Al tío le tocó ver al chiquillo tirado, desangrándose. Ya que en el pueblo no hay agua potable, tuvo que ir como casi cada tarde al depósito, cerro abajo. Nunca vio que detrás de él venía su sobrino.
Llenaba las cubetas en un ojo de agua que alimenta al depósito, conectado por varios tubos terrosos. Al tío le tocó cargar al chiquillo hasta la comunidad. En el trayecto manchó su camisa y pantalones con sangre.
Cuando lo vieron entrar corriendo en el pueblo, con el chamaco colgándole entre los brazos, las mujeres soltaron de gritos y se lanzaron al encuentro.
La sangre le brotaba imparable desde la cabeza. Las mujeres, asustadas e indecisas, aullaron exigiendo un manto. Le amarraron la herida, cubriéndole el cráneo, que casi de inmediato se pintó de un rojo intenso.
Cuando las voces alcanzaron al padre, llegó tan rápido como sus botas se lo permitieron.
“¡A Compostela, llévatelo a Compostela!”, gritaron los familiares. No la pensó dos veces: cargó al chiquillo, lo recostó en el asiento delantero de la camioneta y arrancó hacia una vereda intransitable, pero que reduce el tiempo entre el pueblo de Las piedras, en Nayarit, y la carretera rumbo a Compostela.
Al entrar a la clínica regional de Compostela le dijeron: “tiene mucho desangrado y la herida es muy grande. Además, trae fracturada la pierna izquierda. Tiene que llevarlo a Guadalajara”.
Hasta eso, la clínica prestó la ambulancia. El niño y su padre llegaron a la capital del estado en más de dos horas.
“Ya estaba entrando en coma” cuando pusieron pie en el Hospital Civil “Juan I. Menchaca”, explicó el padre, que, como el tío, prefirió conservar el anonimato.
Lo atendieron de inmediato: sutura con más de 20 puntos en la cabeza, desde la frente hasta la mitad de la parte superior; en la pierna le clavaron un fierro a la altura de la rodilla. Un cordón amarrado a la tubería de la cama sujeta el metal, “para mantener la pierna estirada y no le quede más corta que la otra”, explica el padre.
Cuenta lo que le dijo el niño mientras tuvo conciencia: “se fue siguiendo a su tío que iba por el agua al depósito. Ahí cerca hay un árbol de mango. Traía su resortera, pero no le pegaba a ninguno. Quería un mango, pues. Se subió el carajo chiquillo al árbol y sabe qué le pasó, no pisó bien, yo creo, y se cayó. Entonces se quebró la pata y le tronó la maceta, como calabaza”.
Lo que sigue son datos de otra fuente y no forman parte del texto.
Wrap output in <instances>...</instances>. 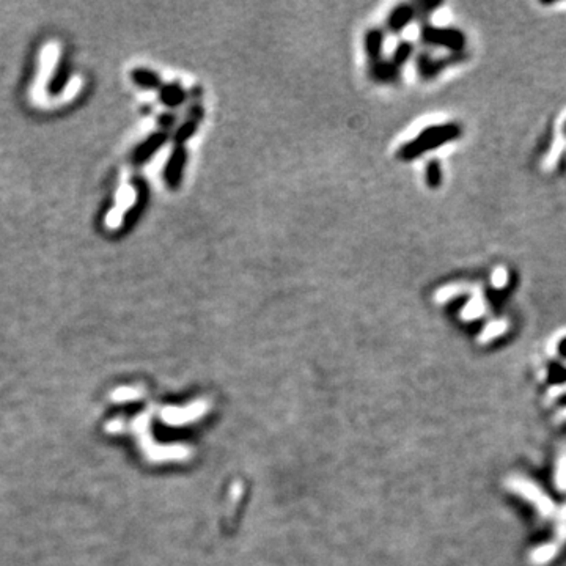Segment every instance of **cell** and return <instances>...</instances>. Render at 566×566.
I'll use <instances>...</instances> for the list:
<instances>
[{
	"mask_svg": "<svg viewBox=\"0 0 566 566\" xmlns=\"http://www.w3.org/2000/svg\"><path fill=\"white\" fill-rule=\"evenodd\" d=\"M412 52H414V46L411 41H401V43H398V46L395 48L390 62H392L395 67L400 69L403 65H406L409 58L412 57Z\"/></svg>",
	"mask_w": 566,
	"mask_h": 566,
	"instance_id": "12",
	"label": "cell"
},
{
	"mask_svg": "<svg viewBox=\"0 0 566 566\" xmlns=\"http://www.w3.org/2000/svg\"><path fill=\"white\" fill-rule=\"evenodd\" d=\"M186 162H187V153H186L184 147L177 145V148L173 149L172 156L168 158L166 170H164L166 183L170 186L172 189H177L181 184Z\"/></svg>",
	"mask_w": 566,
	"mask_h": 566,
	"instance_id": "5",
	"label": "cell"
},
{
	"mask_svg": "<svg viewBox=\"0 0 566 566\" xmlns=\"http://www.w3.org/2000/svg\"><path fill=\"white\" fill-rule=\"evenodd\" d=\"M425 181L431 189H436L442 184V166L438 159H431L426 164Z\"/></svg>",
	"mask_w": 566,
	"mask_h": 566,
	"instance_id": "13",
	"label": "cell"
},
{
	"mask_svg": "<svg viewBox=\"0 0 566 566\" xmlns=\"http://www.w3.org/2000/svg\"><path fill=\"white\" fill-rule=\"evenodd\" d=\"M386 35L381 29H370L365 34V54L368 58V65L382 60V49Z\"/></svg>",
	"mask_w": 566,
	"mask_h": 566,
	"instance_id": "7",
	"label": "cell"
},
{
	"mask_svg": "<svg viewBox=\"0 0 566 566\" xmlns=\"http://www.w3.org/2000/svg\"><path fill=\"white\" fill-rule=\"evenodd\" d=\"M166 142H167V134L159 133V134L151 135V137H149L147 142H143L142 147L137 149V153H135V161L142 162V161L148 159L149 156L158 151V149L164 145Z\"/></svg>",
	"mask_w": 566,
	"mask_h": 566,
	"instance_id": "10",
	"label": "cell"
},
{
	"mask_svg": "<svg viewBox=\"0 0 566 566\" xmlns=\"http://www.w3.org/2000/svg\"><path fill=\"white\" fill-rule=\"evenodd\" d=\"M420 38L428 46L447 48L454 52L464 48V36L457 29H439L431 24H425L420 30Z\"/></svg>",
	"mask_w": 566,
	"mask_h": 566,
	"instance_id": "3",
	"label": "cell"
},
{
	"mask_svg": "<svg viewBox=\"0 0 566 566\" xmlns=\"http://www.w3.org/2000/svg\"><path fill=\"white\" fill-rule=\"evenodd\" d=\"M370 76L376 82L381 83H393L400 79V69L390 60H379L370 65Z\"/></svg>",
	"mask_w": 566,
	"mask_h": 566,
	"instance_id": "8",
	"label": "cell"
},
{
	"mask_svg": "<svg viewBox=\"0 0 566 566\" xmlns=\"http://www.w3.org/2000/svg\"><path fill=\"white\" fill-rule=\"evenodd\" d=\"M187 100L186 90L180 83H168L161 88V101L168 107H180Z\"/></svg>",
	"mask_w": 566,
	"mask_h": 566,
	"instance_id": "9",
	"label": "cell"
},
{
	"mask_svg": "<svg viewBox=\"0 0 566 566\" xmlns=\"http://www.w3.org/2000/svg\"><path fill=\"white\" fill-rule=\"evenodd\" d=\"M444 62L440 60H431V57L426 54H422L417 58V71L424 79H431L439 71L444 69Z\"/></svg>",
	"mask_w": 566,
	"mask_h": 566,
	"instance_id": "11",
	"label": "cell"
},
{
	"mask_svg": "<svg viewBox=\"0 0 566 566\" xmlns=\"http://www.w3.org/2000/svg\"><path fill=\"white\" fill-rule=\"evenodd\" d=\"M140 396H142V392L137 389H120L112 395V398L115 401H131V400L140 398Z\"/></svg>",
	"mask_w": 566,
	"mask_h": 566,
	"instance_id": "16",
	"label": "cell"
},
{
	"mask_svg": "<svg viewBox=\"0 0 566 566\" xmlns=\"http://www.w3.org/2000/svg\"><path fill=\"white\" fill-rule=\"evenodd\" d=\"M133 77L140 87L151 88V90L161 87L159 76L156 73H151V71H148V69H135L133 73Z\"/></svg>",
	"mask_w": 566,
	"mask_h": 566,
	"instance_id": "14",
	"label": "cell"
},
{
	"mask_svg": "<svg viewBox=\"0 0 566 566\" xmlns=\"http://www.w3.org/2000/svg\"><path fill=\"white\" fill-rule=\"evenodd\" d=\"M148 422L149 415L142 414L134 420V431L137 433L143 452L149 461H181L186 459L191 450L184 445H158L154 444L151 436L148 433Z\"/></svg>",
	"mask_w": 566,
	"mask_h": 566,
	"instance_id": "2",
	"label": "cell"
},
{
	"mask_svg": "<svg viewBox=\"0 0 566 566\" xmlns=\"http://www.w3.org/2000/svg\"><path fill=\"white\" fill-rule=\"evenodd\" d=\"M459 134L461 129L454 123L428 126L417 137L405 143L400 148L398 156L403 161H414L420 158V156H424L426 151H431L434 148H439L445 145V143L454 140Z\"/></svg>",
	"mask_w": 566,
	"mask_h": 566,
	"instance_id": "1",
	"label": "cell"
},
{
	"mask_svg": "<svg viewBox=\"0 0 566 566\" xmlns=\"http://www.w3.org/2000/svg\"><path fill=\"white\" fill-rule=\"evenodd\" d=\"M197 128H198V123H194L191 120H186L183 125H181L177 133H175V142H177V145L183 147V143L186 140H189L192 137V135L197 133Z\"/></svg>",
	"mask_w": 566,
	"mask_h": 566,
	"instance_id": "15",
	"label": "cell"
},
{
	"mask_svg": "<svg viewBox=\"0 0 566 566\" xmlns=\"http://www.w3.org/2000/svg\"><path fill=\"white\" fill-rule=\"evenodd\" d=\"M175 121H177V116H175L173 114H164V115H162L161 119H159L161 126L166 128V129L175 126Z\"/></svg>",
	"mask_w": 566,
	"mask_h": 566,
	"instance_id": "17",
	"label": "cell"
},
{
	"mask_svg": "<svg viewBox=\"0 0 566 566\" xmlns=\"http://www.w3.org/2000/svg\"><path fill=\"white\" fill-rule=\"evenodd\" d=\"M415 8L411 5H398L396 8H393L390 11V15L387 16V30L390 34L393 35H398L401 34L403 30H405L409 24H411L414 19H415Z\"/></svg>",
	"mask_w": 566,
	"mask_h": 566,
	"instance_id": "6",
	"label": "cell"
},
{
	"mask_svg": "<svg viewBox=\"0 0 566 566\" xmlns=\"http://www.w3.org/2000/svg\"><path fill=\"white\" fill-rule=\"evenodd\" d=\"M208 409H210V405H208L206 401L198 400V401L192 403L191 406H186V407H166L164 411H162L161 417L167 425L181 426V425L192 424V422L203 417V415L208 412Z\"/></svg>",
	"mask_w": 566,
	"mask_h": 566,
	"instance_id": "4",
	"label": "cell"
}]
</instances>
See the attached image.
El padre parece joven, tendrá entre 25 y 30 años, y en casa le esperan otros dos chamacos. Sus rasgos morenos y labios espesos muestran una mueca seria, casi caída, como las figuras olmecas talladas en piedra.
El hijo medirá acaso menos de un metro. Tiene el color que el sol costeño deja en la piel morena. El cabello más bien con tendencia al trigo, lo más probable por el efecto de los rayos solares.
Prefiere no hablar. Además, la pierna sujeta a la cama lo deja inmóvil. Sostiene junto a su oído un pequeño radio que emite luces de colores y música grupera, de seguro hecho en China. Algún familiar se lo llevó.
En el piso de pediatría, en la Torre de especialidades adscrita al “Fray Antonio Alcalde”, el pequeño nayarita es quizá el más silencioso y quieto, pero con su radio hace cantar a uno de los críos en alguna cama contigua.
Le alcanzo a preguntar: ¿Quieres un mango? Reniega. Vuelve la cabeza hacia la pared y contempla absorto las luces de su radio chino.